- [Aim of the exercise]: Pick out each line of the material that contains the string "bbox", and copy those lines.

- [Dataset entries]:
▬▬▬

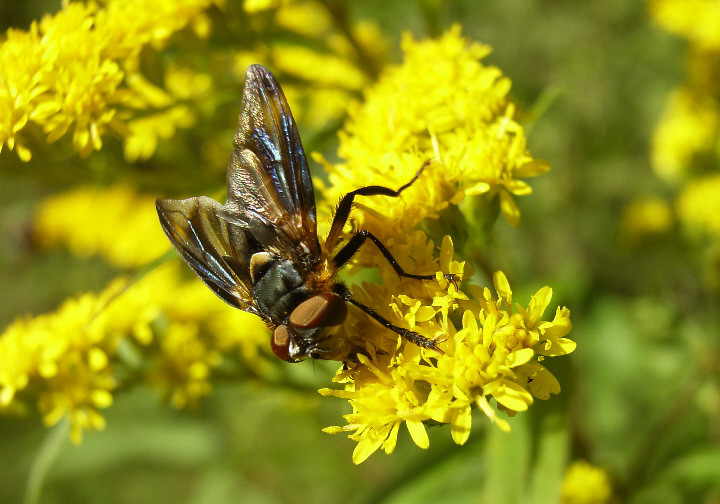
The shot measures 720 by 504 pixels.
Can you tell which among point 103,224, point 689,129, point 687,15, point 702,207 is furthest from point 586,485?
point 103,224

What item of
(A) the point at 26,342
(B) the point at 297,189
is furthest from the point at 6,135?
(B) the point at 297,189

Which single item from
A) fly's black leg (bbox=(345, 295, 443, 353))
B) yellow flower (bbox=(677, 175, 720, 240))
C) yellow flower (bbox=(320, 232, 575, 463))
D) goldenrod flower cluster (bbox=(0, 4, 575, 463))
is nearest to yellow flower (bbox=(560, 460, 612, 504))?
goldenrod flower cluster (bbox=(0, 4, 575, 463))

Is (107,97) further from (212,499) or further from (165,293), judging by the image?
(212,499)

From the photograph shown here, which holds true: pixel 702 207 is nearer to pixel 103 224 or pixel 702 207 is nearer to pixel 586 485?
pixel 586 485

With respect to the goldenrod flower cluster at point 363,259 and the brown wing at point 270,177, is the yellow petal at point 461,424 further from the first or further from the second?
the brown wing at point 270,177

▬▬▬

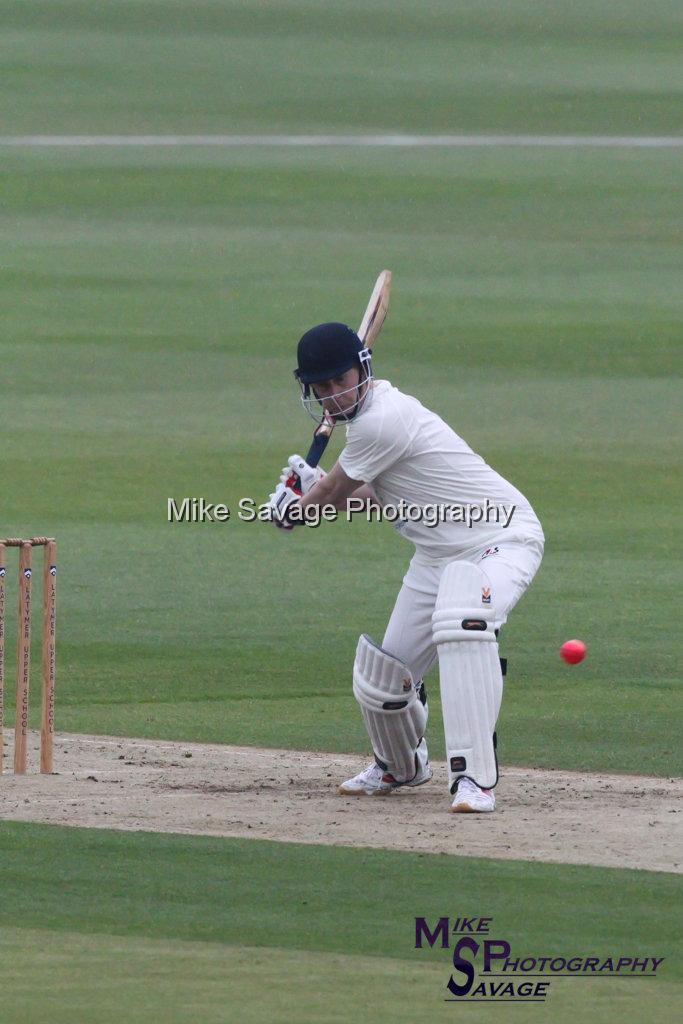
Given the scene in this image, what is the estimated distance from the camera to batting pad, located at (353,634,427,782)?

▬▬▬

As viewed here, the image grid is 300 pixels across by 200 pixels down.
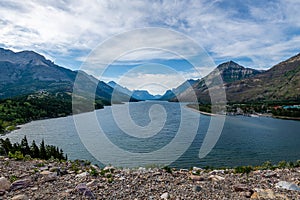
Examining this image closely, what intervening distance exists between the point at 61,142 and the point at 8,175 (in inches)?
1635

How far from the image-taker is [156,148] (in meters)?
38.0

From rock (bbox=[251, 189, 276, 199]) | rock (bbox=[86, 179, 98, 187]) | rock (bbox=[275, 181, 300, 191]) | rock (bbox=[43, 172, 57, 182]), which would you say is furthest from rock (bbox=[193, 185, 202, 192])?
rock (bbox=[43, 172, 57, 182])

▬▬▬

- [Expected output]:
A) fly's black leg (bbox=(345, 295, 443, 353))
B) yellow flower (bbox=(677, 175, 720, 240))
C) yellow flower (bbox=(320, 232, 575, 463))
D) goldenrod flower cluster (bbox=(0, 4, 575, 463))
is nearest to yellow flower (bbox=(560, 460, 612, 504))?
goldenrod flower cluster (bbox=(0, 4, 575, 463))
From rock (bbox=[251, 189, 276, 199]) | rock (bbox=[86, 179, 98, 187]) | rock (bbox=[275, 181, 300, 191]) | rock (bbox=[43, 172, 57, 182]), which would you say is furthest from rock (bbox=[193, 185, 202, 192])?
rock (bbox=[43, 172, 57, 182])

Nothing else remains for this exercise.